Hipstamatic: photo filter app. Charged for filters. No profile page. No social network. No feed. All utility, didn't try to capture any of the social capital others were accruing by using its filters and then posting on other, actual social networks. Fail.
Whisper: anonymous social network. Its strength is also its weakness: social capital accrued here is almost impossible to convert to other capital. And considering much of the content posted, no one would want to. Fail.
The Kardashian: vanity celebrity app. All status flows from the celebrity, no real way for users to gain their own social capital. Fail.
Every year's clothing fashion: the clothing industry knows it's in a huge status ladder and they always have tipping points and start to fail. Its solution, since clothes qua clothes aren't going away, is to tear down the existing status ladder every year and issue a new, just-as-arbitrary status ladder in its place. What's "in" this year is out next year, by design. So overall success, but because every individual year's fashion was bound to soon fail. See also the entire section on the tipping points of social networks in Eugene's original.
Just kidding, we haven't concluded yet. Hidden here is my quick take on LessWrong (2.0) as viewed through the lens of a social network.
Epistemic status: makin' this up on the fly.
Posts. Frontpage. Linkposts. Blog mirroring. Karma. Comments. Nominations, reviews, voting, physical books. "Celebrities". Questions. Tags. Profiles.
What social status is available here? Interaction with high-profile individuals, gaining karma, others seeing your name on high-karma posts and comments, literally getting published kinda now that we're making physical books. No longer is the karma leaderboard visible, no longer do "the old celebrities" like Eliezer or Robin or Yvain visibly comment on high profile posts much though new money like Zvi certainly might. Some of the avoidance of encouraging "fake status striving" is definitely intentional, some feedback loops (batched karma updates!) clearly lengthened.
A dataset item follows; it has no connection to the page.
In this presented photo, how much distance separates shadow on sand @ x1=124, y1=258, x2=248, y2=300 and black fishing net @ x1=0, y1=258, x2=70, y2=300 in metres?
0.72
We don't want to skew folks' preferences and habits for no gain but attention. We don't actually want to attract every single person under the sun.
We'd love to be a site purely for utility.
A site destined to fail?
Well, okay, no. We'll include enough utility to attract and keep some folks, and enough promise of social capital to bring in new folks in just enough numbers to maintain a thriving community but not tooooo thriving. Is that... really our goal here? On purpose? Accidentally, via the control system of "keep adding social-capital-accumulation features when stagnating until the community is thriving again then removing them in boom times to become less dark"?
After reading Status as a Service I have a dream that LessWrong contains several different communities, at least one of which encourages extremely thoughtful new pieces on the science and art of becoming less wrong while avoiding the addictive status aspects, and at least one of which encourages everyone in the world to come read these pieces and contribute thoughtful comments and have just a small fraction, exactly those we most want, convert to the first community. And my intuition says that if this is to ever happen, those two communities must be designed and optimized for separately.